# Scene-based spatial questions
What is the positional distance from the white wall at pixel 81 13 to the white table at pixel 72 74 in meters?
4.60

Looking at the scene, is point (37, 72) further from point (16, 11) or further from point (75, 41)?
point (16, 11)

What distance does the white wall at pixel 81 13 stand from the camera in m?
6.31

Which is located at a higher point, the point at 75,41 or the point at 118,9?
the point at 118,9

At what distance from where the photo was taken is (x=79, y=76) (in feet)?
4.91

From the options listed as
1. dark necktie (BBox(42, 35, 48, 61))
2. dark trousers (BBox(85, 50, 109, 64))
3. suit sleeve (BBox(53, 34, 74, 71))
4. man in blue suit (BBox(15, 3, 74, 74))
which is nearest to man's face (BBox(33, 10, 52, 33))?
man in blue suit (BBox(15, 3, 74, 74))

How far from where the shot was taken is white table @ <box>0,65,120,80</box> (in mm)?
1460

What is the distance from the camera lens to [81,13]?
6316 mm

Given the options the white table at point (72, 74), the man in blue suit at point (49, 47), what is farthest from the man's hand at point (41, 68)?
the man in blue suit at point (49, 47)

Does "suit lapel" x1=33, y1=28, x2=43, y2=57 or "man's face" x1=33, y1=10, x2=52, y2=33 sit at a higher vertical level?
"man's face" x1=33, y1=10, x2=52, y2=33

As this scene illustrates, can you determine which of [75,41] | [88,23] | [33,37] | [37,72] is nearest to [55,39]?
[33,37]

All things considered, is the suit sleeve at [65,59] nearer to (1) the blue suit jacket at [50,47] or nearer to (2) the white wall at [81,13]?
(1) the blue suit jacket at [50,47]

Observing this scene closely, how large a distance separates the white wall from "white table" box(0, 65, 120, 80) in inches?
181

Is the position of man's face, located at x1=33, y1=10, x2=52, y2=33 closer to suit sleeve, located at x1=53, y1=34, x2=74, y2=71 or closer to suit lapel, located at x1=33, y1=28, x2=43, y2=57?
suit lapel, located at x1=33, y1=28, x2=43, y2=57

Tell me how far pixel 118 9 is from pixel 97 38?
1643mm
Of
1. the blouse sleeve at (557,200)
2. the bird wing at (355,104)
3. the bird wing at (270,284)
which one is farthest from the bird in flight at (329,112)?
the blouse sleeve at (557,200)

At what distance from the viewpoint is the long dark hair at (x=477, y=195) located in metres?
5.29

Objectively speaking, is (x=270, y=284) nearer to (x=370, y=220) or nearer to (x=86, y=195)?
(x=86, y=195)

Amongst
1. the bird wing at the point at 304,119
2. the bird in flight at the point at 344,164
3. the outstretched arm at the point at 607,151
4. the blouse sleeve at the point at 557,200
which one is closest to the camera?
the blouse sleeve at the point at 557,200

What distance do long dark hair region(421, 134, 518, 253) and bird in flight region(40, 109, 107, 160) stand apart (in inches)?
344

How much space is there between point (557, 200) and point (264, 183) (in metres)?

# Exercise
Quote the records above word for word, starting at the line that contains "higher vertical level?" and ending at the final line of the records, with both of those lines included.

# Result of this exercise
Does "suit lapel" x1=33, y1=28, x2=43, y2=57 or "man's face" x1=33, y1=10, x2=52, y2=33 sit at a higher vertical level?
"man's face" x1=33, y1=10, x2=52, y2=33

As this scene illustrates, can you determine which of [75,41] | [88,23] | [33,37] | [37,72] is nearest to [55,39]?
[33,37]

All things considered, is the suit sleeve at [65,59] nearer to (1) the blue suit jacket at [50,47] or nearer to (2) the white wall at [81,13]?
(1) the blue suit jacket at [50,47]

Observing this scene closely, how large a distance separates the white wall from "white table" box(0, 65, 120, 80) in inches?
181

Is the position of man's face, located at x1=33, y1=10, x2=52, y2=33 closer to suit sleeve, located at x1=53, y1=34, x2=74, y2=71 or closer to suit lapel, located at x1=33, y1=28, x2=43, y2=57?
suit lapel, located at x1=33, y1=28, x2=43, y2=57

Tell me how far pixel 118 9 is from pixel 97 38?
1643mm
Of
1. the blouse sleeve at (557,200)
2. the bird wing at (355,104)
3. the bird wing at (270,284)
which one is farthest from the bird in flight at (329,112)?
the blouse sleeve at (557,200)

At what distance from the viewpoint is the long dark hair at (x=477, y=195) located in metres?
5.29

Objectively speaking, is (x=270, y=284) nearer to (x=370, y=220) or nearer to (x=86, y=195)?
(x=86, y=195)

Amongst
1. the bird wing at the point at 304,119
2. the bird in flight at the point at 344,164
3. the outstretched arm at the point at 607,151
4. the blouse sleeve at the point at 557,200
which one is closest to the camera?
the blouse sleeve at the point at 557,200

What distance do long dark hair region(421, 134, 518, 253) and bird in flight region(40, 109, 107, 160) stand apart (in inches)?
344

How much space is there between point (557, 200) and point (264, 183) (in metres)?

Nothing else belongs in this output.